No wonder William Garner Sutherland, the founder of cranio sacral therapy used a lot of marine terms to name what he perceived. He spoke of the Intelligence of the Tide and the tides to name these internal rhythms that dance, express and breathe each and every cell of our bodies, each organ, each bone, tissues and the whole of us. It is the most fascinating and beautiful phenomenon I have ever witnessed.

When the sea is still, my fluid body is wearing it like a second skin: I am in midtide, a slow rhythm of expansion and contraction of all that is bathing in our fluids.

I starfish, floating in Mama sea’s arms, resourcing and embodying while listening to her beautiful melody and I reach a stillpoint.

This blissfully spiritual experience flows me to long tide.

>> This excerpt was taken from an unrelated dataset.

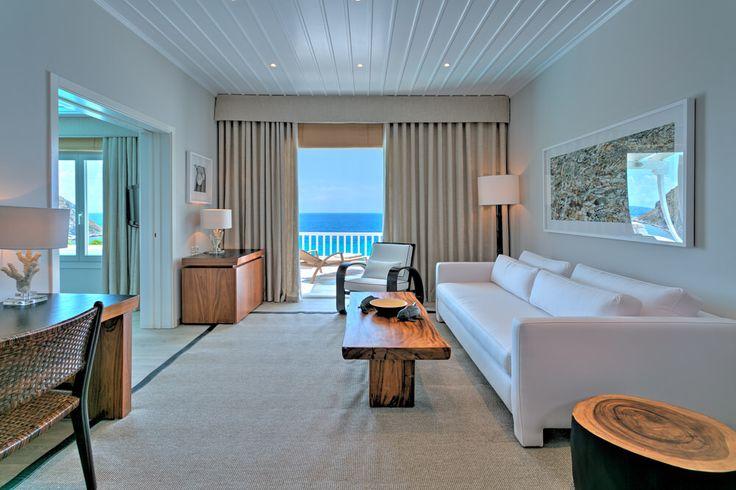 Santa Marina Suite Lounge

The boundaries disappear and I am breath with the breath of life.

I have given biodynamic craniosacral sessions to a few guests staying in this paradise and I have never felt the Tide so clearly and so powerfully. But then the setting for a practice is pretty perfect here: the session is outdoor (all the bungalows are wide open) with the sea right in front of me and I am listening and am supported by its harmonious and coherent music. The energetic field is unaffected by history, politics, traffic (no roads or vehicles), society or economics as there are less than 20 people living full time on this island otherwise teeming with natural life.

I am ever so grateful to the sea's Intelligence for its support and holding, and the powerful resourcing of my whole being.